As of mid-June, we found out that the management will no longer be renewing any current leases. When leases expire, tenants may pay month by month until they find another place to live or until the management serves them a 30-day notice to vacate the premises. Within the next year, as leases expire, all of our neighbors must find new places to live. This past week, at the end of June, a half dozen families started the exodus, some moving down the street, but most moving to Elgin or Aurora, or as far away as Nebraska or Texas.

After living here for five years, to say I am heartbroken by this slow disintegration of my community would be insufficient. When I moved into Parkside five years ago, I hadn’t been so passionate about or inspired by a place since I lived overseas. Over the next few years, I fell in love with my husband here, got married here, and we brought our first baby home here. This past year, as a stay-at-home mom, I’ve finally been able to bond with other women over the universal struggles of motherhood. Every day, hoards of kids from the four corners of the world knock on my door asking if my daughter, Zipporah, can come out to play. Zipporah is just one year old, so she doesn’t really play, but they love to push her around on her scooter or hold her hands and walk up and down the sidewalk. When Zipporah and I are getting restless sitting around the house, I just open the door and she has dozens of playmates, eager to come in and read books to her or play tea party. This is what I am lamenting most profoundly. I know my neighbors would echo this sentimental attachment as well. Not only does Parkside provide a safe community for them and their children, but it is the place they rebuilt their lives after escaping unspeakable horrors in their countries of origin. It may not be fancy, but for many, this is the first place they were able to call home in a long time.

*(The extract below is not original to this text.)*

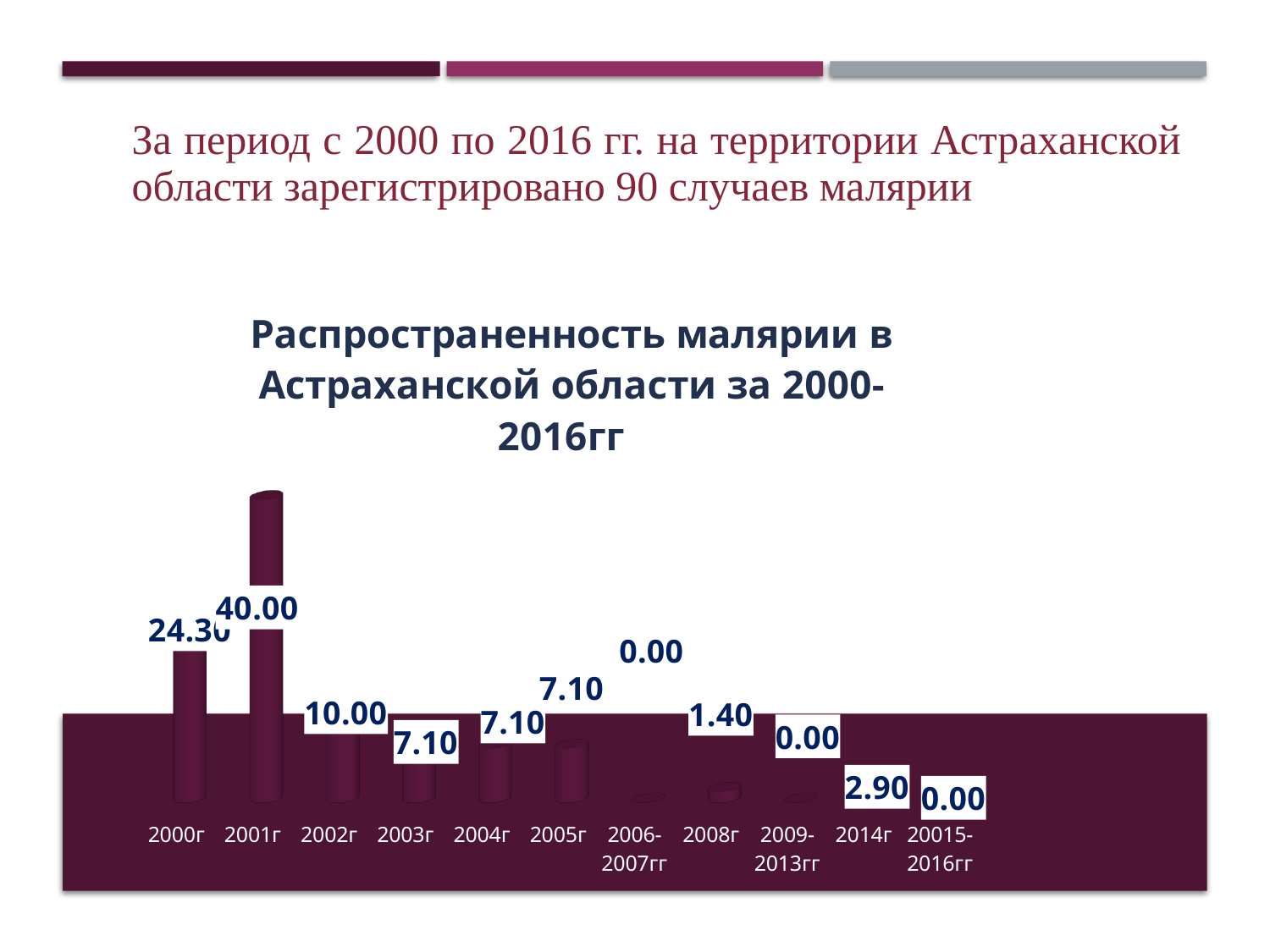
What is the value for 2014г? 2.90 What is the title of the chart? Распространенность малярии в Астраханской области за 2000-2016гг What type of chart is shown on the slide? bar chart How many categories are shown on the x axis? 11 What is the value for 2008г? 1.40 Which is larger, the value for 2002г or the value for 2003г? 2002г What is the value for 2001г? 40.00 What is the difference between the values for 2001г and 2002г? 30.00 What is the difference between the values for 2014г and 2008г? 1.50 What is the value for 2009-2013гг? 0.00 What is the value for 2002г? 10.00 Which category has the highest value? 2001г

I’ve known for a longtime that Parkside is a dilapidated old complex with lots of problems and I feel that nobody should have to live in apartment full of mold or pests. But the vibrant, accessible, hospitable, international community that fills the courtyards cannot be found elsewhere. Where else will Zipporah grow up learning Spanish, Swahili, and Burmese? Where will all my neighbors go? Will they be as safe, valued, and loved in another community? I must put these questions into God’s tender hands, and trust that He who brought many of my neighbors out of war, persecution, poverty, and many other extreme situations, will provide them a new place to live.

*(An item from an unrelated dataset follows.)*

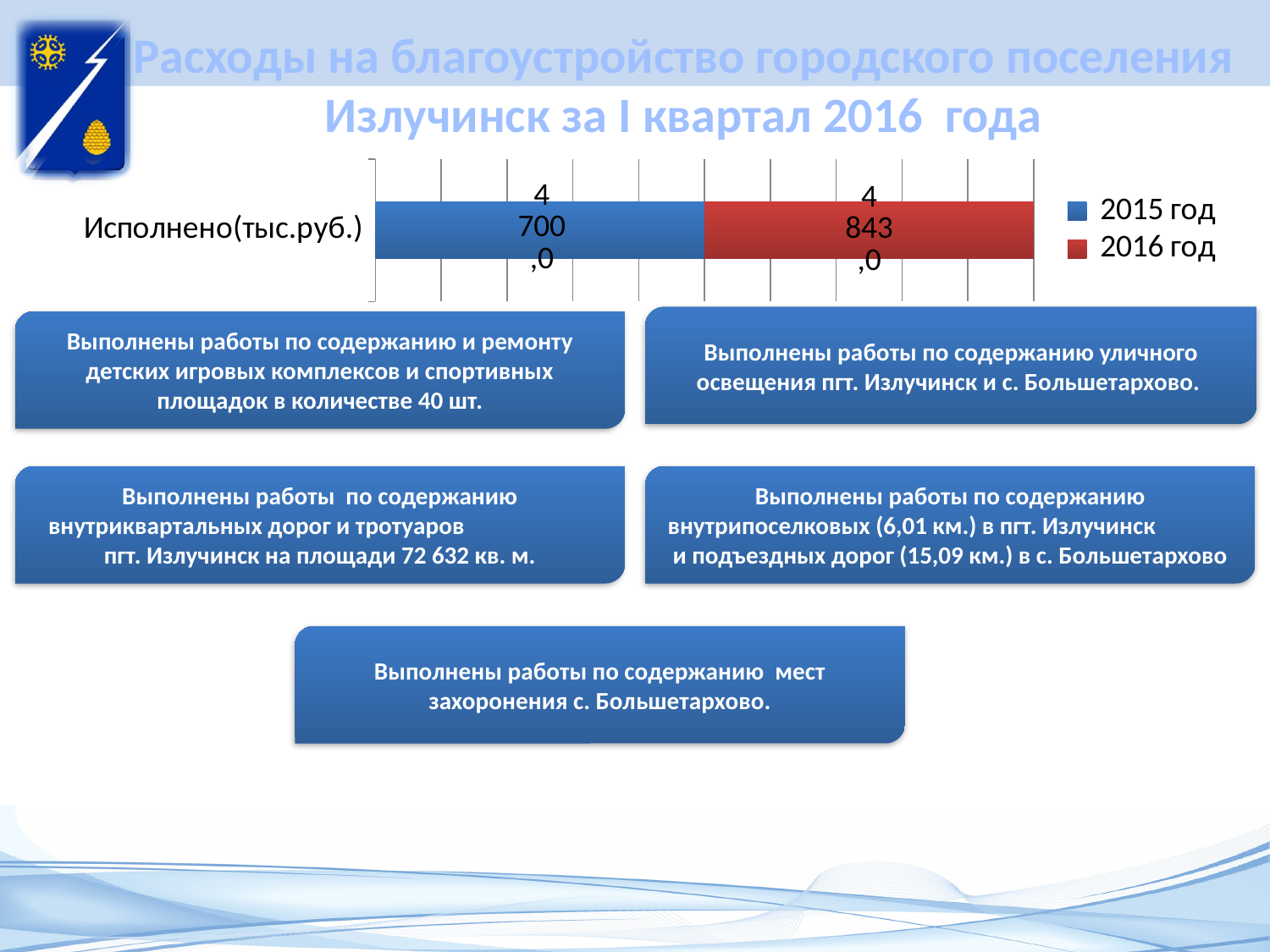
Which colour represents 2016 год in the chart? Red What is the total of the stacked bar for Исполнено(тыс.руб.)? 9 543,0 What is the value for 2016 год in the chart? 4 843,0 How many series does the legend list? 2 What is the value for 2015 год in the chart? 4 700,0 What is the difference between the 2016 год value and the 2015 год value? 143,0 What kind of chart is shown on the slide? Bar chart Which series has the larger value, 2015 год or 2016 год? 2016 год How many categories are shown on the chart's category axis? 1 What is the label of the category shown on the chart? Исполнено(тыс.руб.)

People have been asking how they can help. Here are a few ideas:

  • There is still hope that Windy City will lower their rates and make the renovated units accessible to current residents. You could contact Windy City and tell to please consider that as a business plan.
  • If you know of available, affordable apartments, especially in Glen Ellyn’s school districts, pass me the information so I can help my neighbors stay nearby.
  • We are going to continue to do weekly Kid’s Clubs with the neighborhood kids as long as there are kids living here. We could use a few extra volunteers to help with that along with meals for our Sunday evening activities.
  • Most of all pray. Pray for these families as they face displacement again. Pray for the mentally ill single men for whom relocating will be particularly difficult. Pray for the families on waiting lists to find new Section 8 housing. Pray for the large families who will have a hard time finding a place that will accommodate them. Pray for the undocumented families whose status disqualifies them from some places. Pray for the families who must move far from their extended family networks, since it is unlikely to find six or seven apartments so close together again. Pray for the people who must move far away from their jobs, that they will find work again. Pray for the kids who have to navigate a new school and make new friends. Pray for the kids moving to inferior school districts, losing the strong academic support they received here, that they won’t fall further behind. Pray for our neighbors with poor credit or poor rental history who may face homelessness. Pray that wherever they go, God will surround them with hospitable neighbors and a loving community.